* BEGIN Selected text *

Treaty Shopping in Investment Law: Multilateral Instrument Implementation and India’s Renegotiated BIT Regime

Introduction

Treaty shopping, the practice of structuring corporate or financial arrangements to route investments through a third jurisdiction so as to access more favourable bilateral investment treaty protections, has long been one of the most contested practices in international investment law. For capital-importing developing states, it represents the frustrating experience of being bound by treaty obligations they never intended to extend to particular investors. For multinational corporations, it has historically been a legitimate and sophisticated form of corporate planning, no different in principle from any other form of regulatory arbitrage. The tension between these perspectives has driven one of the most significant transformations in international tax and investment law over the past decade: the OECD’s Base Erosion and Profit Shifting project, the Multilateral Instrument (MLI) to implement anti-avoidance measures in thousands of bilateral tax treaties simultaneously, and India’s own radical renegotiation of its bilateral investment treaty programme.

India’s experience is particularly instructive because it moved from being one of the world’s most sued states in investment arbitration to adopting the most restrictive Model BIT template among major economies, and its subsequent diplomatic and legal journey reveals both the strength and the costs of that approach. This article examines the doctrinal landscape of treaty shopping, the MLI’s principal purpose test, India’s 2016 Model BIT, and the ongoing renegotiation process with major partners, set against the backdrop of transformative arbitral proceedings such as the Vodafone case.

Legal Framework

Treaty shopping in the investment context occurs when an investor from State A, which has no BIT with the host state, establishes an entity in State B, which does have a BIT with the host state, and then routes its investment through that entity. The investor thereby acquires access to investor-state dispute settlement (ISDS), most-favoured-nation treatment, fair and equitable treatment standards, and protection against expropriation without compensation that it would otherwise lack. The practice relies on the fact that most BITs define “investor” broadly to include companies incorporated in the treaty partner, regardless of the nationality of the company’s actual owners.

The ICSID Convention and the UNCITRAL Arbitration Rules, the two dominant procedural frameworks for investment arbitration, have both grappled with the consequences of treaty shopping. Jurisdictional challenges based on abuse of process have been raised in numerous cases. Arbitral tribunals have generally been reluctant to deny jurisdiction based on treaty shopping alone, holding in cases like Salini v. Morocco and Tokios Tokeles v. Ukraine that the definition of investor in the BIT must be applied as written. A more restrictive approach has emerged in some later decisions, particularly where the corporate restructuring occurred after the dispute crystallised, which is characterised as “treaty shopping for a claim” rather than legitimate pre-investment planning.

* END Selected text *
* BEGIN Dataset records *

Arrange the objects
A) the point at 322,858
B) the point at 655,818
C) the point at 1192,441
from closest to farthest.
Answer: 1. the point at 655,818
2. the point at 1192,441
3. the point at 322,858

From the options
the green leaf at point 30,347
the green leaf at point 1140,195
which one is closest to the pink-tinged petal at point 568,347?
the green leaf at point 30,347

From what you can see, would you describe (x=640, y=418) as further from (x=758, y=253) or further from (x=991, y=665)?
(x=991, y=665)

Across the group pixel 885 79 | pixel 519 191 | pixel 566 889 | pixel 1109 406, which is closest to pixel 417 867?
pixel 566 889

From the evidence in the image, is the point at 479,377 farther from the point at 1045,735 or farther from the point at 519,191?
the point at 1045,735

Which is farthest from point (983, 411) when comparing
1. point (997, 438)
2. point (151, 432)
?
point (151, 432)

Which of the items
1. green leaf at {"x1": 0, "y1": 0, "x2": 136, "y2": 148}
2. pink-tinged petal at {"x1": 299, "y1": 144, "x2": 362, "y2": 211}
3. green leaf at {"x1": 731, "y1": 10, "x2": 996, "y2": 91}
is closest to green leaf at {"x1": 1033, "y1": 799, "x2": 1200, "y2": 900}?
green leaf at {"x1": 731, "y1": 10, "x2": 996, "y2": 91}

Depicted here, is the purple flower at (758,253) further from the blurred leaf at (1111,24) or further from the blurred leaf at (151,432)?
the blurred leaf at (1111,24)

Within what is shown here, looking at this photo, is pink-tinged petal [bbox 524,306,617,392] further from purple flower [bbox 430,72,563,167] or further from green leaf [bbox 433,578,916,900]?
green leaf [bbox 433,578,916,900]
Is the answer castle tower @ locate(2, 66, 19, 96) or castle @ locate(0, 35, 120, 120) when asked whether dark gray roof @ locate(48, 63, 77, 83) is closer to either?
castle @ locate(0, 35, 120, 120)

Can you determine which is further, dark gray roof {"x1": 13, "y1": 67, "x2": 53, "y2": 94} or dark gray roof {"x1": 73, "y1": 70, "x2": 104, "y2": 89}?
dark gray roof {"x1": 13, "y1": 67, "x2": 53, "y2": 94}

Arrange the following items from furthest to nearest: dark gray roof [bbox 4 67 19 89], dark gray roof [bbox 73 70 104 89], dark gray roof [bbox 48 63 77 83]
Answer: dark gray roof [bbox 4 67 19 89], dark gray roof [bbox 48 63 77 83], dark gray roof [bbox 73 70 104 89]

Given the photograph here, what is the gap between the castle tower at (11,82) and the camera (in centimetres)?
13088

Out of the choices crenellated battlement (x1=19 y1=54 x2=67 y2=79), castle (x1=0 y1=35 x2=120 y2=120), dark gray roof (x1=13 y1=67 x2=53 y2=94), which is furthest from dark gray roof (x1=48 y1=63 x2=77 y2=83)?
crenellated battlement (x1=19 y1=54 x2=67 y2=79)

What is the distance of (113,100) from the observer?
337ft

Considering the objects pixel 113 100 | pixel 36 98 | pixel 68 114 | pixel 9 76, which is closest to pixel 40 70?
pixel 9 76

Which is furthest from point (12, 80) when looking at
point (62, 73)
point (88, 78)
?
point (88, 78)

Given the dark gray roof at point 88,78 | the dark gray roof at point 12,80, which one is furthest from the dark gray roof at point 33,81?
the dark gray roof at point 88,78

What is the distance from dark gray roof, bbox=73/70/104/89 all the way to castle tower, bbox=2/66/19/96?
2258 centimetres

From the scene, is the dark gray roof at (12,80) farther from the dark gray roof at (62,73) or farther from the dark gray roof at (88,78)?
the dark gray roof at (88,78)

* END Dataset records *

Directions
**A)** In the treaty shopping article, which two cases are given as examples of tribunals holding that a BIT's definition of investor must be applied as written?
**B)** Reproduce the treaty shopping article from "India’s experience is" up to and including "the Vodafone case.".

Task results
**A)** Salini v. Morocco and Tokios Tokeles v. Ukraine.

**B)**
India’s experience is particularly instructive because it moved from being one of the world’s most sued states in investment arbitration to adopting the most restrictive Model BIT template among major economies, and its subsequent diplomatic and legal journey reveals both the strength and the costs of that approach. This article examines the doctrinal landscape of treaty shopping, the MLI’s principal purpose test, India’s 2016 Model BIT, and the ongoing renegotiation process with major partners, set against the backdrop of transformative arbitral proceedings such as the Vodafone case.